Bildelemente und malerische Verfahren
"Die 'Herbstweide' hat Koller in der Zeit zwischen 1865
und 1867 gemalt. Das Bild ist von einem Angehörigen der Schaffhauser
Fabrikantenfamilie Moser bestellt worden, wahrscheinlich von Johann Heinrich
Moser (1805-1874), dem Erbauer der Villa Charlottenfels in Neuhausen.
Das grossformatige Gemälde war bereits 1866 (sic) im Pariser
Salon ausgestellt. (...) Die auf dem vorliegenden Gemälde dargestellten
Menschen und Tiere erscheinen einzelnen oder in Gruppen auch auf anderen
Studien und Bildern Kollers."1
"Wie intensiv sich Koller mit der Gewichtung von Figur und Landschaft
auseinander setzte, zeigt die 'Herbstweide' von 1867 (...),
zu der das Kunsthaus die ausgeführten Studien 'Die Kinder
vom Hasliberg', 1865, 'Zwei kosende Kälblein',
1867, 'Liegende Kuh', 1863, und 'Mutterschaf mit zwei
Jungen', 1866, besitzt."2
Kompositionsprinzip
Rudolf Koller hat sich zum Problem der kompositorischen
Vermittlung der Figuren mit der Landschaft wie folgt geäussert: "Als
Tiermaler kann ich das Landschaftliche nie aus den Studien kopieren, ich
muss total frei damit umgehen.
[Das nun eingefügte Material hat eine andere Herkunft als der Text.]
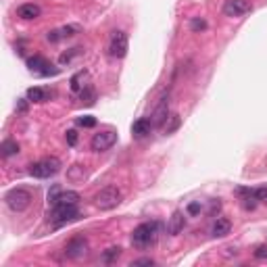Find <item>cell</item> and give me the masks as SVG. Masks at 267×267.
I'll use <instances>...</instances> for the list:
<instances>
[{
	"label": "cell",
	"instance_id": "cell-28",
	"mask_svg": "<svg viewBox=\"0 0 267 267\" xmlns=\"http://www.w3.org/2000/svg\"><path fill=\"white\" fill-rule=\"evenodd\" d=\"M255 199L259 202H265L267 204V186H261V188L255 190Z\"/></svg>",
	"mask_w": 267,
	"mask_h": 267
},
{
	"label": "cell",
	"instance_id": "cell-1",
	"mask_svg": "<svg viewBox=\"0 0 267 267\" xmlns=\"http://www.w3.org/2000/svg\"><path fill=\"white\" fill-rule=\"evenodd\" d=\"M157 221H150V224H140L138 228H134V232H132V244L136 246V248H146L155 242V238H157Z\"/></svg>",
	"mask_w": 267,
	"mask_h": 267
},
{
	"label": "cell",
	"instance_id": "cell-9",
	"mask_svg": "<svg viewBox=\"0 0 267 267\" xmlns=\"http://www.w3.org/2000/svg\"><path fill=\"white\" fill-rule=\"evenodd\" d=\"M253 11V4L248 0H226L224 2V15L228 17H242Z\"/></svg>",
	"mask_w": 267,
	"mask_h": 267
},
{
	"label": "cell",
	"instance_id": "cell-10",
	"mask_svg": "<svg viewBox=\"0 0 267 267\" xmlns=\"http://www.w3.org/2000/svg\"><path fill=\"white\" fill-rule=\"evenodd\" d=\"M28 67H30L32 73H38V75H57V69H52V65L40 55L30 57L28 59Z\"/></svg>",
	"mask_w": 267,
	"mask_h": 267
},
{
	"label": "cell",
	"instance_id": "cell-27",
	"mask_svg": "<svg viewBox=\"0 0 267 267\" xmlns=\"http://www.w3.org/2000/svg\"><path fill=\"white\" fill-rule=\"evenodd\" d=\"M200 209H202L200 200H192V202L188 204V207H186V211H188V215H199Z\"/></svg>",
	"mask_w": 267,
	"mask_h": 267
},
{
	"label": "cell",
	"instance_id": "cell-33",
	"mask_svg": "<svg viewBox=\"0 0 267 267\" xmlns=\"http://www.w3.org/2000/svg\"><path fill=\"white\" fill-rule=\"evenodd\" d=\"M61 38H63L61 30H52V32H48V35H46V40H48V42H59Z\"/></svg>",
	"mask_w": 267,
	"mask_h": 267
},
{
	"label": "cell",
	"instance_id": "cell-32",
	"mask_svg": "<svg viewBox=\"0 0 267 267\" xmlns=\"http://www.w3.org/2000/svg\"><path fill=\"white\" fill-rule=\"evenodd\" d=\"M65 138H67V144H69V146H75V142H77V132H75V130H69V132L65 134Z\"/></svg>",
	"mask_w": 267,
	"mask_h": 267
},
{
	"label": "cell",
	"instance_id": "cell-13",
	"mask_svg": "<svg viewBox=\"0 0 267 267\" xmlns=\"http://www.w3.org/2000/svg\"><path fill=\"white\" fill-rule=\"evenodd\" d=\"M40 6L38 4H33V2H25V4H21L19 8H17V17L19 19H23V21H32V19H38L40 17Z\"/></svg>",
	"mask_w": 267,
	"mask_h": 267
},
{
	"label": "cell",
	"instance_id": "cell-20",
	"mask_svg": "<svg viewBox=\"0 0 267 267\" xmlns=\"http://www.w3.org/2000/svg\"><path fill=\"white\" fill-rule=\"evenodd\" d=\"M163 128H165V134H173L177 128H180V115H169Z\"/></svg>",
	"mask_w": 267,
	"mask_h": 267
},
{
	"label": "cell",
	"instance_id": "cell-4",
	"mask_svg": "<svg viewBox=\"0 0 267 267\" xmlns=\"http://www.w3.org/2000/svg\"><path fill=\"white\" fill-rule=\"evenodd\" d=\"M4 202H6V207L15 213L25 211L32 204V192L25 188H13L4 194Z\"/></svg>",
	"mask_w": 267,
	"mask_h": 267
},
{
	"label": "cell",
	"instance_id": "cell-5",
	"mask_svg": "<svg viewBox=\"0 0 267 267\" xmlns=\"http://www.w3.org/2000/svg\"><path fill=\"white\" fill-rule=\"evenodd\" d=\"M119 200H121V192H119L117 186H104V188L94 197L96 207L102 209V211L115 209L119 204Z\"/></svg>",
	"mask_w": 267,
	"mask_h": 267
},
{
	"label": "cell",
	"instance_id": "cell-25",
	"mask_svg": "<svg viewBox=\"0 0 267 267\" xmlns=\"http://www.w3.org/2000/svg\"><path fill=\"white\" fill-rule=\"evenodd\" d=\"M77 126H82V128H94V126H96V117H92V115L79 117V119H77Z\"/></svg>",
	"mask_w": 267,
	"mask_h": 267
},
{
	"label": "cell",
	"instance_id": "cell-24",
	"mask_svg": "<svg viewBox=\"0 0 267 267\" xmlns=\"http://www.w3.org/2000/svg\"><path fill=\"white\" fill-rule=\"evenodd\" d=\"M190 30L192 32H204L207 30V21L200 19V17H194V19H190Z\"/></svg>",
	"mask_w": 267,
	"mask_h": 267
},
{
	"label": "cell",
	"instance_id": "cell-16",
	"mask_svg": "<svg viewBox=\"0 0 267 267\" xmlns=\"http://www.w3.org/2000/svg\"><path fill=\"white\" fill-rule=\"evenodd\" d=\"M150 128H153V123H150L146 117H140L134 121V126H132V134L136 138H144L146 134H150Z\"/></svg>",
	"mask_w": 267,
	"mask_h": 267
},
{
	"label": "cell",
	"instance_id": "cell-18",
	"mask_svg": "<svg viewBox=\"0 0 267 267\" xmlns=\"http://www.w3.org/2000/svg\"><path fill=\"white\" fill-rule=\"evenodd\" d=\"M86 77H88V71H84V69H82V71H77V73L71 77V90H73V92H82L84 88H86V86L82 84Z\"/></svg>",
	"mask_w": 267,
	"mask_h": 267
},
{
	"label": "cell",
	"instance_id": "cell-15",
	"mask_svg": "<svg viewBox=\"0 0 267 267\" xmlns=\"http://www.w3.org/2000/svg\"><path fill=\"white\" fill-rule=\"evenodd\" d=\"M230 232H232V224H230V219L217 217L215 224H213V228H211V234L215 236V238H224V236H228Z\"/></svg>",
	"mask_w": 267,
	"mask_h": 267
},
{
	"label": "cell",
	"instance_id": "cell-21",
	"mask_svg": "<svg viewBox=\"0 0 267 267\" xmlns=\"http://www.w3.org/2000/svg\"><path fill=\"white\" fill-rule=\"evenodd\" d=\"M119 255H121V248H119V246H111V248H106V251H104L102 261H104V263H113Z\"/></svg>",
	"mask_w": 267,
	"mask_h": 267
},
{
	"label": "cell",
	"instance_id": "cell-34",
	"mask_svg": "<svg viewBox=\"0 0 267 267\" xmlns=\"http://www.w3.org/2000/svg\"><path fill=\"white\" fill-rule=\"evenodd\" d=\"M134 265H155V261H153V259H138V261L132 263V267H134Z\"/></svg>",
	"mask_w": 267,
	"mask_h": 267
},
{
	"label": "cell",
	"instance_id": "cell-14",
	"mask_svg": "<svg viewBox=\"0 0 267 267\" xmlns=\"http://www.w3.org/2000/svg\"><path fill=\"white\" fill-rule=\"evenodd\" d=\"M186 226V217H184V213L182 211H175L171 217H169V224H167V232L171 234V236H177V234H182V230Z\"/></svg>",
	"mask_w": 267,
	"mask_h": 267
},
{
	"label": "cell",
	"instance_id": "cell-3",
	"mask_svg": "<svg viewBox=\"0 0 267 267\" xmlns=\"http://www.w3.org/2000/svg\"><path fill=\"white\" fill-rule=\"evenodd\" d=\"M79 217V211H77V204H52V211H50V221L55 228H61L65 224H71Z\"/></svg>",
	"mask_w": 267,
	"mask_h": 267
},
{
	"label": "cell",
	"instance_id": "cell-7",
	"mask_svg": "<svg viewBox=\"0 0 267 267\" xmlns=\"http://www.w3.org/2000/svg\"><path fill=\"white\" fill-rule=\"evenodd\" d=\"M48 202L50 204H77L79 194L75 190H61V186H52V190L48 192Z\"/></svg>",
	"mask_w": 267,
	"mask_h": 267
},
{
	"label": "cell",
	"instance_id": "cell-30",
	"mask_svg": "<svg viewBox=\"0 0 267 267\" xmlns=\"http://www.w3.org/2000/svg\"><path fill=\"white\" fill-rule=\"evenodd\" d=\"M79 30L75 28V25H67V28L61 30V33H63V38H71V35H75Z\"/></svg>",
	"mask_w": 267,
	"mask_h": 267
},
{
	"label": "cell",
	"instance_id": "cell-17",
	"mask_svg": "<svg viewBox=\"0 0 267 267\" xmlns=\"http://www.w3.org/2000/svg\"><path fill=\"white\" fill-rule=\"evenodd\" d=\"M28 99H30V102H46L48 100V92L44 90V88H30Z\"/></svg>",
	"mask_w": 267,
	"mask_h": 267
},
{
	"label": "cell",
	"instance_id": "cell-31",
	"mask_svg": "<svg viewBox=\"0 0 267 267\" xmlns=\"http://www.w3.org/2000/svg\"><path fill=\"white\" fill-rule=\"evenodd\" d=\"M28 102H30V99H19L17 100V113H28Z\"/></svg>",
	"mask_w": 267,
	"mask_h": 267
},
{
	"label": "cell",
	"instance_id": "cell-23",
	"mask_svg": "<svg viewBox=\"0 0 267 267\" xmlns=\"http://www.w3.org/2000/svg\"><path fill=\"white\" fill-rule=\"evenodd\" d=\"M94 100H96L94 88H92V86H86L84 90H82V102H86V104H94Z\"/></svg>",
	"mask_w": 267,
	"mask_h": 267
},
{
	"label": "cell",
	"instance_id": "cell-19",
	"mask_svg": "<svg viewBox=\"0 0 267 267\" xmlns=\"http://www.w3.org/2000/svg\"><path fill=\"white\" fill-rule=\"evenodd\" d=\"M0 150H2V157H13V155L19 153V144H17L15 140H4Z\"/></svg>",
	"mask_w": 267,
	"mask_h": 267
},
{
	"label": "cell",
	"instance_id": "cell-29",
	"mask_svg": "<svg viewBox=\"0 0 267 267\" xmlns=\"http://www.w3.org/2000/svg\"><path fill=\"white\" fill-rule=\"evenodd\" d=\"M255 257L261 261H267V244H259L255 248Z\"/></svg>",
	"mask_w": 267,
	"mask_h": 267
},
{
	"label": "cell",
	"instance_id": "cell-12",
	"mask_svg": "<svg viewBox=\"0 0 267 267\" xmlns=\"http://www.w3.org/2000/svg\"><path fill=\"white\" fill-rule=\"evenodd\" d=\"M167 117H169V99H167V96H163L161 102H159V106L155 109V115H153V126H157V128L165 126Z\"/></svg>",
	"mask_w": 267,
	"mask_h": 267
},
{
	"label": "cell",
	"instance_id": "cell-6",
	"mask_svg": "<svg viewBox=\"0 0 267 267\" xmlns=\"http://www.w3.org/2000/svg\"><path fill=\"white\" fill-rule=\"evenodd\" d=\"M109 55L115 59H123L128 55V33L126 32H113L109 40Z\"/></svg>",
	"mask_w": 267,
	"mask_h": 267
},
{
	"label": "cell",
	"instance_id": "cell-22",
	"mask_svg": "<svg viewBox=\"0 0 267 267\" xmlns=\"http://www.w3.org/2000/svg\"><path fill=\"white\" fill-rule=\"evenodd\" d=\"M79 52H82V48H71V50H67V52H63V55L59 57V63L61 65H67V63H71V61H73Z\"/></svg>",
	"mask_w": 267,
	"mask_h": 267
},
{
	"label": "cell",
	"instance_id": "cell-8",
	"mask_svg": "<svg viewBox=\"0 0 267 267\" xmlns=\"http://www.w3.org/2000/svg\"><path fill=\"white\" fill-rule=\"evenodd\" d=\"M115 142H117V134L106 130V132H100V134H94L92 140H90V148L94 153H104V150H109Z\"/></svg>",
	"mask_w": 267,
	"mask_h": 267
},
{
	"label": "cell",
	"instance_id": "cell-26",
	"mask_svg": "<svg viewBox=\"0 0 267 267\" xmlns=\"http://www.w3.org/2000/svg\"><path fill=\"white\" fill-rule=\"evenodd\" d=\"M82 177H84V167H79V165H73V167H71L69 180H82Z\"/></svg>",
	"mask_w": 267,
	"mask_h": 267
},
{
	"label": "cell",
	"instance_id": "cell-11",
	"mask_svg": "<svg viewBox=\"0 0 267 267\" xmlns=\"http://www.w3.org/2000/svg\"><path fill=\"white\" fill-rule=\"evenodd\" d=\"M86 253H88V242L82 236L71 238L65 246V257H69V259H82Z\"/></svg>",
	"mask_w": 267,
	"mask_h": 267
},
{
	"label": "cell",
	"instance_id": "cell-2",
	"mask_svg": "<svg viewBox=\"0 0 267 267\" xmlns=\"http://www.w3.org/2000/svg\"><path fill=\"white\" fill-rule=\"evenodd\" d=\"M61 171V161L57 157H44L40 161L30 165V175L38 177V180H46V177L55 175Z\"/></svg>",
	"mask_w": 267,
	"mask_h": 267
}]
</instances>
Aber ohne Studie ginge es auch nicht. Die
Umgebung der Tiere ist für mich immer das Schwierigste."3 "Das fertige Bild enthält nicht nur all diese Einzelbilder
als Ingredienzen, sondern verknüpft sie mit einer symbolischen
Anspielung: Der dunkle Himmel und der schwarze Stier sind ein Hinweis
auf das bevorstehende Ende des friedlichen Idylls im Vordergrund -
so meint die 'Umgebung der Tiere', von der Koller spricht,
im übertragenen Sinn mehr als die landschaftliche Kulisse."4 "Besonders auffallend ist die Flächenverteilung: Das steil
ansteigende Gelände füllt etwa drei Viertel des Bildes aus,
und der verbleibende obere Bildrand ist mit Ausnahme der linken Ecke
in dichte Nebelschwaden gehüllt."5
Der Realismus als Stilprinzip
"In [Gottfried] Kellers, auf [Robert] Zünds Landschaften
gemünzten Begriff der 'wahren realen Ideallandschaft oder idealen
Reallandschaft' wird auch Kollers Verbindung von präzisem Naturstudium,
insbesondere des Tieres, und einer nicht das Ideale, sondern das Charakteristische
suchenden Kompositionsweise treffend ausgedrückt."6 Dem
Stilprinzip des Realismus - "der letzte grosse, international
verbindliche Stil, der dem Prinzip des Abbildens folgte" 7
- entspricht bei Koller eine an Variationen reiche Maltechnik8,
deren Wirkungsweise wie folgt umschrieben werden kann: "Im
Gegensatz zu der von Corot ausgehenden Entwicklung in Frankreich,
atmosphärische Stimmungen in vibrierende Farbwerte umzusetzen, blieb
Koller, auch wenn er sich um subtilste tonale Abstufungen bemühte,
stets einer Auffassung verbunden, die den Gegenstand in seiner plastischen
Klarheit beschreibt."9 "Auch sein Spätwerk kennt kaum malerische Auflösungstendenzen,
sondern setzt ganz auf klare Konturierung bis in die hintersten Bildgründe."10 "Nicht
der eigentliche Sehprozess, sondern das genaue Beobachten der Wirklichkeit
wie sie ist, die Naturstudie, stand im Vordergrund."11
Die allegorische Funktion der Tierdarstellung
Die Kunst Kollers "ist auch im Zusammenhang mit übergreifenden
Entwicklungen zu sehen, mit dem Fortschritt in Technologie und Wissenschaft
und der zunehmenden Industrialisierung. Indem sie [Zünd, Koller und
Anker] sich von den gesellschaftlichen und ökonomischen Gegebenheiten
abwandten und Bereiche des Unberührten, Ursprünglichen
aufsuchten, manifestierten sie einerseits Widerstand gegen diese
Entwicklung, andererseits führte sie die Trauer über den Verlust
ganzheitlicher Weltbilder aber auch zu einem ideologischen Rückzug."12 Rudolf
Kollers berühmtestes Werk 'Die Gotthardpost' von
1873 bot wiederholt Anlass, den Symbolgehalt jenseits einer Kritik an
der Verklärung helvetischer Gesellschaftsverhältnisse wahrzunehmen.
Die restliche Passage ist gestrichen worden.